Among the records below, find each line bearing the word "Institute" and copy it.

:: DATA SUPPLIED ::
········

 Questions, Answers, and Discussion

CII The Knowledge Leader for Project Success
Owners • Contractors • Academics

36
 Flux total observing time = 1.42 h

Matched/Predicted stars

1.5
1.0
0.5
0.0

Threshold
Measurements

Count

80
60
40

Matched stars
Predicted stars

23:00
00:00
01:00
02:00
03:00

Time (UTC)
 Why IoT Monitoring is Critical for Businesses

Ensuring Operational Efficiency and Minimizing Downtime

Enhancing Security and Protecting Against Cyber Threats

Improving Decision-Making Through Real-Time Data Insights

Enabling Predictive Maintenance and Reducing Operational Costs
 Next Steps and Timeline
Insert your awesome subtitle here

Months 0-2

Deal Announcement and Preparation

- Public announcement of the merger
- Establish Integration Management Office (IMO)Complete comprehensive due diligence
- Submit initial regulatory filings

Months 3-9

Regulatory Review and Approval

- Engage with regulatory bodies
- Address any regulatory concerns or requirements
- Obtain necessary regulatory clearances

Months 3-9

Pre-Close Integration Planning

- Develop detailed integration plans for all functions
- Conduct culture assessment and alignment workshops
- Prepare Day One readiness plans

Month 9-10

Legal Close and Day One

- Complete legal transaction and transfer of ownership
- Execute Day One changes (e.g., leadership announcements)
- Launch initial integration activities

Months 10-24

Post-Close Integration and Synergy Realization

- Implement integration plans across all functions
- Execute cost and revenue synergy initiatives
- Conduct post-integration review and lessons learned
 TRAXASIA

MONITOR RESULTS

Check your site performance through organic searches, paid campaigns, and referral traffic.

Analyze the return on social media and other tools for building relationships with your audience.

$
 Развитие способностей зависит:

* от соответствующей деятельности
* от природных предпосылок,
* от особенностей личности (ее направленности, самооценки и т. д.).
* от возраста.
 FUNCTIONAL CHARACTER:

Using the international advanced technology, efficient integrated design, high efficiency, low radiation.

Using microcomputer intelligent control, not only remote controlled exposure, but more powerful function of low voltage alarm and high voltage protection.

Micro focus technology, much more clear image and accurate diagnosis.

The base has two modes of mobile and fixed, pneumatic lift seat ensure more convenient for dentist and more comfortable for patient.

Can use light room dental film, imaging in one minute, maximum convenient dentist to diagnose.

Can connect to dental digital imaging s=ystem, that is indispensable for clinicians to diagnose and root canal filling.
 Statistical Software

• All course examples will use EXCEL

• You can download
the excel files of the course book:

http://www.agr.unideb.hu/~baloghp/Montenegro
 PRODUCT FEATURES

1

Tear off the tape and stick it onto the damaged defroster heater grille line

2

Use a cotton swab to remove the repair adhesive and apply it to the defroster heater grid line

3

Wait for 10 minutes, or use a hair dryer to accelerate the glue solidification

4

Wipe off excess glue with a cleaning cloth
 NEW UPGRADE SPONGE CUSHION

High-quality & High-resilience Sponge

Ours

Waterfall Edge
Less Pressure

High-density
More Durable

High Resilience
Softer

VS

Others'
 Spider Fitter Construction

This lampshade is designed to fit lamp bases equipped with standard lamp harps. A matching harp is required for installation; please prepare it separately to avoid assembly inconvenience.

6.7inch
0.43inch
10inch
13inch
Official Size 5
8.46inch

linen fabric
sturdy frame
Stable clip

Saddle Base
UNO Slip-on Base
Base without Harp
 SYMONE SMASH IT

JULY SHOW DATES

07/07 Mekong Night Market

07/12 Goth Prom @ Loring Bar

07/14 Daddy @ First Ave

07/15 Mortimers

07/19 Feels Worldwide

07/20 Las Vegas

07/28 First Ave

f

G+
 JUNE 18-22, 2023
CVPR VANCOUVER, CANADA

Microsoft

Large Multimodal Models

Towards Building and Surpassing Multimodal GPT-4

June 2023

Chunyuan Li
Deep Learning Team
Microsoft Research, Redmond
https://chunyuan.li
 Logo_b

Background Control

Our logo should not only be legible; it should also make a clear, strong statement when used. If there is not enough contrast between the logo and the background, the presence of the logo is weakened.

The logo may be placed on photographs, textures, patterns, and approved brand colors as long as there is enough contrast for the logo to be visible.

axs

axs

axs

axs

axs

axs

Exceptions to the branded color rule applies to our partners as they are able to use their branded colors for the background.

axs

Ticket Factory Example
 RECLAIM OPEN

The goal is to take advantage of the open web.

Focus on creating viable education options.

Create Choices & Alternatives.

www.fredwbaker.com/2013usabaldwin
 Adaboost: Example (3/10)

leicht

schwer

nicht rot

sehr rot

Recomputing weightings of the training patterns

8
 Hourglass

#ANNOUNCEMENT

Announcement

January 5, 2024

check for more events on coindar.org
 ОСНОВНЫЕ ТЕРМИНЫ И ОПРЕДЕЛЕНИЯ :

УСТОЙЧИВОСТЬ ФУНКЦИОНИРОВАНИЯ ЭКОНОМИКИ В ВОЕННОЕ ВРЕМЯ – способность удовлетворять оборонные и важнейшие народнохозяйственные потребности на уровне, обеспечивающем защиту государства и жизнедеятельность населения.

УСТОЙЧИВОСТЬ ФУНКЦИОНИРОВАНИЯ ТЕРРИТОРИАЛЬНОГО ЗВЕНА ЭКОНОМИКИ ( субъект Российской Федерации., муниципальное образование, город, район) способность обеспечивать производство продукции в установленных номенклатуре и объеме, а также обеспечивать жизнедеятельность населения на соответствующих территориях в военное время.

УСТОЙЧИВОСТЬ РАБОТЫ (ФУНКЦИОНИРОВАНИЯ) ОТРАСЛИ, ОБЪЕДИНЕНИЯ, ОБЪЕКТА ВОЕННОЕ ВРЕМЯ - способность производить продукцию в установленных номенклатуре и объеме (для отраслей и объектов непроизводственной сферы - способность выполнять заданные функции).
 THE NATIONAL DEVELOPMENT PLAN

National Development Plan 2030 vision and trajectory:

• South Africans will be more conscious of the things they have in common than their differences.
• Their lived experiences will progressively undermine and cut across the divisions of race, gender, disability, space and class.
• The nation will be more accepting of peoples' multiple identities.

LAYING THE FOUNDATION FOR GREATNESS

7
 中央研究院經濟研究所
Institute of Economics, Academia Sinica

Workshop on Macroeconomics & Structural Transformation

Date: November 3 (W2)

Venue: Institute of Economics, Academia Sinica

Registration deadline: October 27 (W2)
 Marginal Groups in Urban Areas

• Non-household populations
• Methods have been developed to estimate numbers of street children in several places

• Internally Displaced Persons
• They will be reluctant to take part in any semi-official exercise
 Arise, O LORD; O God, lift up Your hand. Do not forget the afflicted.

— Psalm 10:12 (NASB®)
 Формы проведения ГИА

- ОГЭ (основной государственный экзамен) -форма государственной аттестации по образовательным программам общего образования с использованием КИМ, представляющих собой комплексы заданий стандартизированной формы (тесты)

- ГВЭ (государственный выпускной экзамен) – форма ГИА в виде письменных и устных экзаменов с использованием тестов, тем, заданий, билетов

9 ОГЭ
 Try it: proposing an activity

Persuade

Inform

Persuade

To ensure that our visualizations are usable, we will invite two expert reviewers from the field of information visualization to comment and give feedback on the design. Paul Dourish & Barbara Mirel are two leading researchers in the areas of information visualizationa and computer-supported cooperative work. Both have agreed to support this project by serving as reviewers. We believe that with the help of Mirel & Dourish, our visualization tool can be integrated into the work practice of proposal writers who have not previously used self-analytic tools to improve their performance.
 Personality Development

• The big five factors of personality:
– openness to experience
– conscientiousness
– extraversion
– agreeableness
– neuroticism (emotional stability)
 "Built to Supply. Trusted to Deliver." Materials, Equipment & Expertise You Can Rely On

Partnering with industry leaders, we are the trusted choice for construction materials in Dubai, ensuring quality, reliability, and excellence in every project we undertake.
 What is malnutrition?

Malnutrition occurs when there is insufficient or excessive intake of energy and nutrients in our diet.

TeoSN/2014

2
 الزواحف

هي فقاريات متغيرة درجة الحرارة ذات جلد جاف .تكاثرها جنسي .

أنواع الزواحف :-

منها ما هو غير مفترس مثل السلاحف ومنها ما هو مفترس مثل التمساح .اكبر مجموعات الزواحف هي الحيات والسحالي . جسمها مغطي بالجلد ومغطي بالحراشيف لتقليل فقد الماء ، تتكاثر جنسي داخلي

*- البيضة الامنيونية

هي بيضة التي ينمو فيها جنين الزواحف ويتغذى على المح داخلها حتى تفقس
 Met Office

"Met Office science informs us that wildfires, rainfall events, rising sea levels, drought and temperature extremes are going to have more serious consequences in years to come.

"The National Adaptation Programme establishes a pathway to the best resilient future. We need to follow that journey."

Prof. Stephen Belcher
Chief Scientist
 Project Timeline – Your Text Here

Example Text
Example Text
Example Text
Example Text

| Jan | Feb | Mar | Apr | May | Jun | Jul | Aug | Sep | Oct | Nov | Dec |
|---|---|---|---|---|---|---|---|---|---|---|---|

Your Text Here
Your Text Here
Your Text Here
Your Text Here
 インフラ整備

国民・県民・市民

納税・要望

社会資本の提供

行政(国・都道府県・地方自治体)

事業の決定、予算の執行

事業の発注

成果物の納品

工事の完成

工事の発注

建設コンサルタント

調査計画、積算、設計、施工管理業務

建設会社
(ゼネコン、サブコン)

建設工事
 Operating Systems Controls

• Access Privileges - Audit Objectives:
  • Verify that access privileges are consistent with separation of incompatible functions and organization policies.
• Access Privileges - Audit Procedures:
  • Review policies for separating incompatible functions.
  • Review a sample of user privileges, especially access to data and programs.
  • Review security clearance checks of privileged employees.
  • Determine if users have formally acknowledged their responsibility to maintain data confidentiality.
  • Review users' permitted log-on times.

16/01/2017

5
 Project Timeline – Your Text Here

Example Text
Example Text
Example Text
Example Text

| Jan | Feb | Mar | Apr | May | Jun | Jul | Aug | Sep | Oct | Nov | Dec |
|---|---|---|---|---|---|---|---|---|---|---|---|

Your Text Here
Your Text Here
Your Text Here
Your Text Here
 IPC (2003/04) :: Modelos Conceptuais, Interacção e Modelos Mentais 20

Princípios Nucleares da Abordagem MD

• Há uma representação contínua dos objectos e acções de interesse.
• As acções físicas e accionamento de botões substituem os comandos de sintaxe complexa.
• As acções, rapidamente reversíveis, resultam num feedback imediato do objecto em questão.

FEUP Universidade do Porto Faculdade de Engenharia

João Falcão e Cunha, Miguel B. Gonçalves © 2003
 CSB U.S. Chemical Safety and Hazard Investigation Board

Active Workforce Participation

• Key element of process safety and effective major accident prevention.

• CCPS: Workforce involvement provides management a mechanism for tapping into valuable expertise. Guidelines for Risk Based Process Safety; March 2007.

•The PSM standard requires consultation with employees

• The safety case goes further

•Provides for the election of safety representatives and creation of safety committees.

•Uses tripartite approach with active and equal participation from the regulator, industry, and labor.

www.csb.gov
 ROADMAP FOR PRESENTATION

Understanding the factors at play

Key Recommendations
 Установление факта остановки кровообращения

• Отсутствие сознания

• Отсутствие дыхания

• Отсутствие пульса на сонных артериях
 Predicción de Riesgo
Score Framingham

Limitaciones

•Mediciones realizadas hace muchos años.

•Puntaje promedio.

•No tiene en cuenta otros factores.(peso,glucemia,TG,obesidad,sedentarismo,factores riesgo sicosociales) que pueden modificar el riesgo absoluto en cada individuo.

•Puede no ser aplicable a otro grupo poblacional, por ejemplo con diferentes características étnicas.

········

:: REPLY ::
Institute of Economics, Academia Sinica
Venue: Institute of Economics, Academia Sinica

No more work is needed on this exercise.